Judith, Icon of Her Times

But the angles Vivaldi and his librettist—and perhaps the Ospedale—chose for their version of the tale, well, that’s interesting. It says a lot about the time. But it says even more about Judith as a figure whose power as a symbol is still very much with us.

First, the Ospedale had a straightforward reason for choosing Judith. In the story, because Judith defeats an over-matched foe, Holofernes, she had long ago become a symbol of successful military triumph over long odds. Only months before Juditha Triumphans’ premiere, the Republic of Venice won an important victory over the Ottomon Empire on the Isle of Corfu and the oratorio is a direct tribute to it.

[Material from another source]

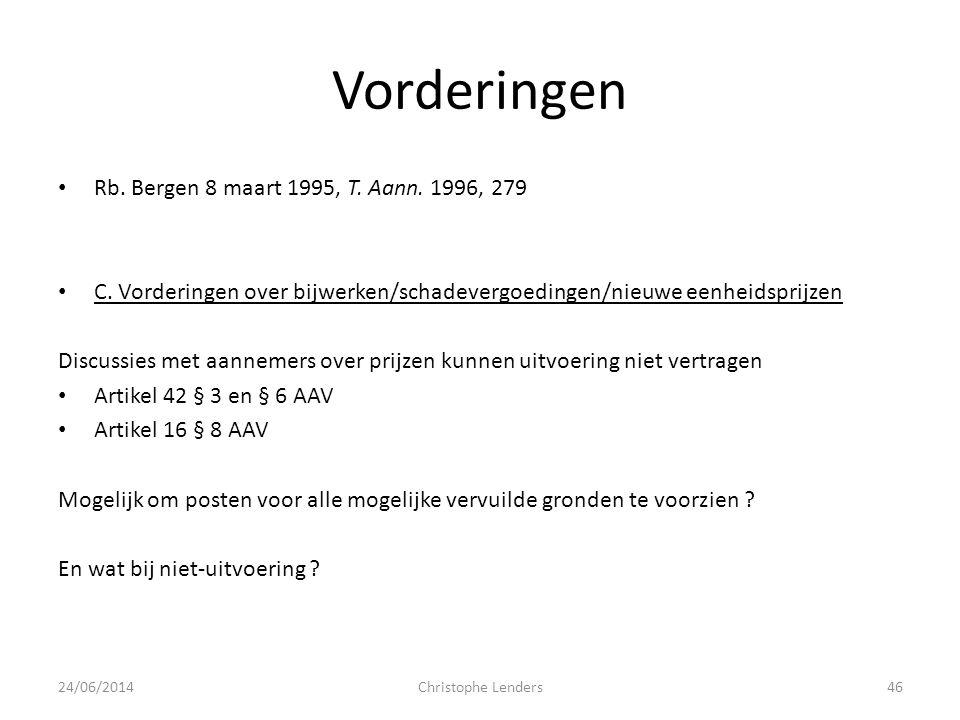 Vorderingen • Rb. Bergen 8 maart 1995, T. Aann. 1996, 279 • C. Vorderingen over bijwerken/schadevergoedingen/nieuwe eenheidsprijzen Discussies met aan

The oratorio’s librettist salutes it in the finale:

“Thus, by everlasting decree, I have deemed
the maritime city of Venice to be undefiled”, sings Holofernes’ henchman,
“Now that this virgin city is evermore protected
from the godless tyrant Holofernes in Asia,
thanks be to God, it will hence be “New Judith”.

Sandro Botticelli, Judith and the Head of Holofernes, c. 1469-70; Wikimedia Commons

Second is a reason that was probably straightforward then but more obscure to us now. Because Judith spurned Holofernes’ advances and prevailed over his evil, she was held as a conventional model of female purity and piety, a moral example to womanhood as a defender of good values. You have to downplay the murder, though. Botticelli’s Judith with the Head of Holofernes of c. 1470 gives us a nice image of this side of Judith: she walks away from the murder site seemingly unperturbed, eyes soulful, beautiful gown spotless and the general’s head tucked neatly away in a basket on her assistant’s head.

“Merciful Father in heaven…,” prays Vivaldi’s Juditha, justifying the act she’s about to commit,
“…help us in our prayer, and take away our guilt,
and from your strong right hand, harden my own right hand for war.”

Judith for Justice

Then there’s the third reason and this is one that has made Judith a vital presence now: the portrayal of Judith as a fierce fighter for justice. Vivaldi and his librettist soft-pedal to some extent in Juditha Triumphans, but it’s there, the murder takes place right on stage, figuratively.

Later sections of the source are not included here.